Em Portugal, em 1498, determinou o rei dom Manuel que à
Irmandade da Misericórdia fosse permitido todos os anos, no dia de Todos
os Santos, retirar dos patíbulos os restos ainda pendentes dos
justiçados para lhes dar sepultura.
Foi esta a origem da procissão dos
ossos. Investida a Misericórdia do Rio de Janeiro nos privilégios e
atribuições da sua congênere de Lisboa, que lhe servira de modelo,
assumiu também aqui o mesmo encargo.
À tarde do dia primeiro de novembro começavam a dobrar funebremente
os sinos de todas as igrejas, tocando a defuntos. No início da noite,
concluídas as vésperas, saíam os irmãos da Misericórdia, em solene
cortejo, com os farricocos carregando duas “tumbas” para
recolher as ossadas ao pé da forca.

▶ O que fazer: No trecho sobre a procissão dos ossos, em que dia do ano a Irmandade da Misericórdia podia retirar dos patíbulos os restos dos justiçados?

▶ Itens apresentados:

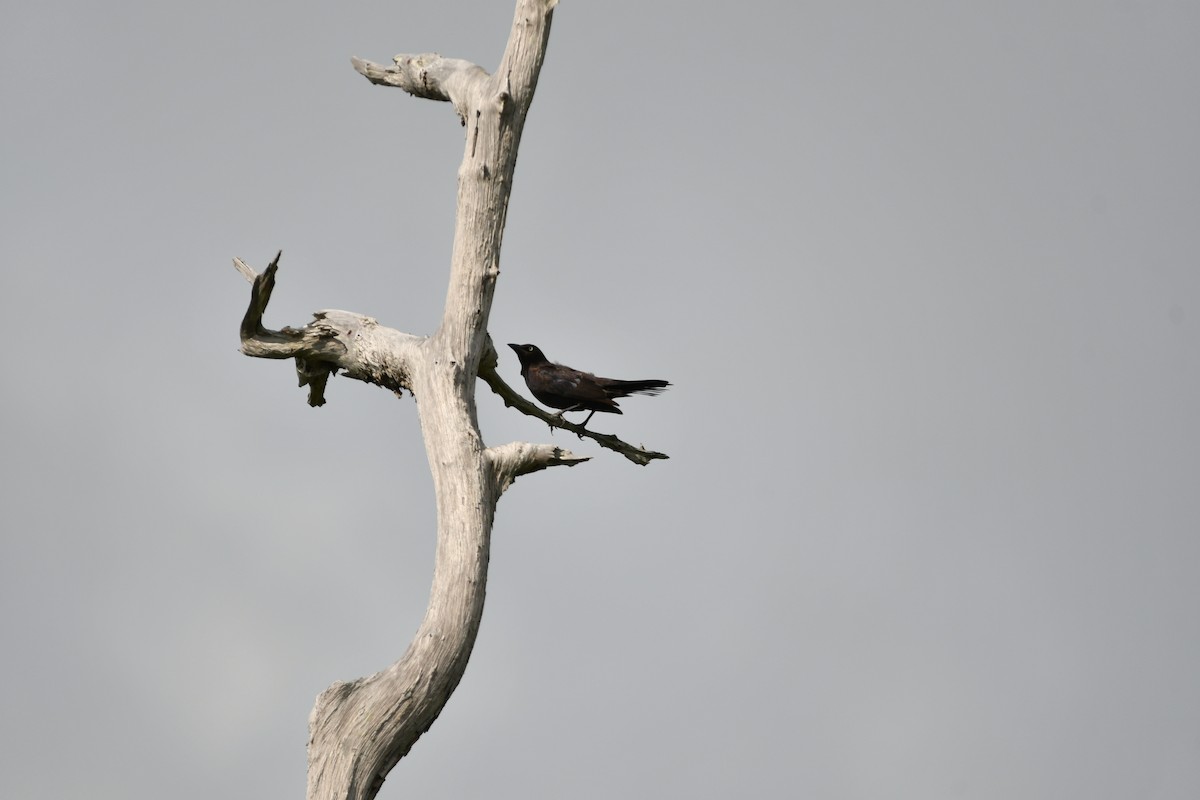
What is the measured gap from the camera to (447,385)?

--

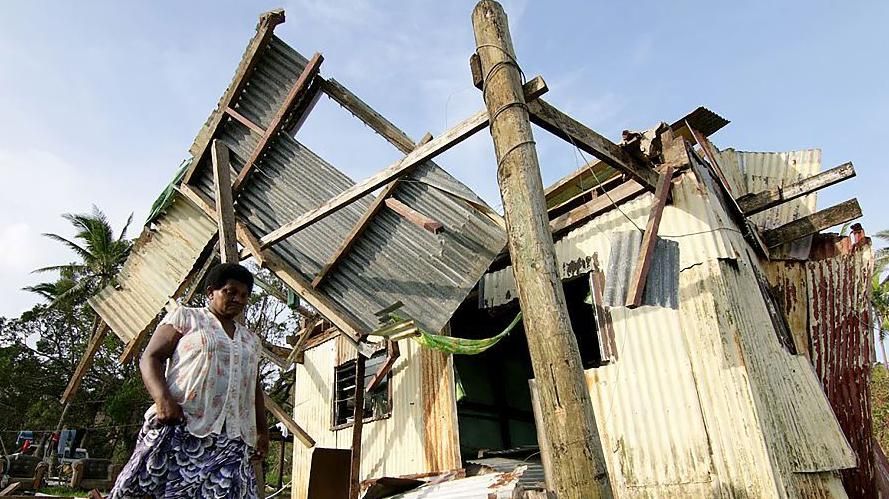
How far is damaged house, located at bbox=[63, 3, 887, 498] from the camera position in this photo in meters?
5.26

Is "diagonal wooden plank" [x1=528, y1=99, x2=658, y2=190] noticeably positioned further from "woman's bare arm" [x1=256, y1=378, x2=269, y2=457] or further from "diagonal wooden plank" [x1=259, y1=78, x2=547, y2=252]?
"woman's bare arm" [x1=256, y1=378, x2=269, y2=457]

▶ Sua solução: No dia de Todos os Santos.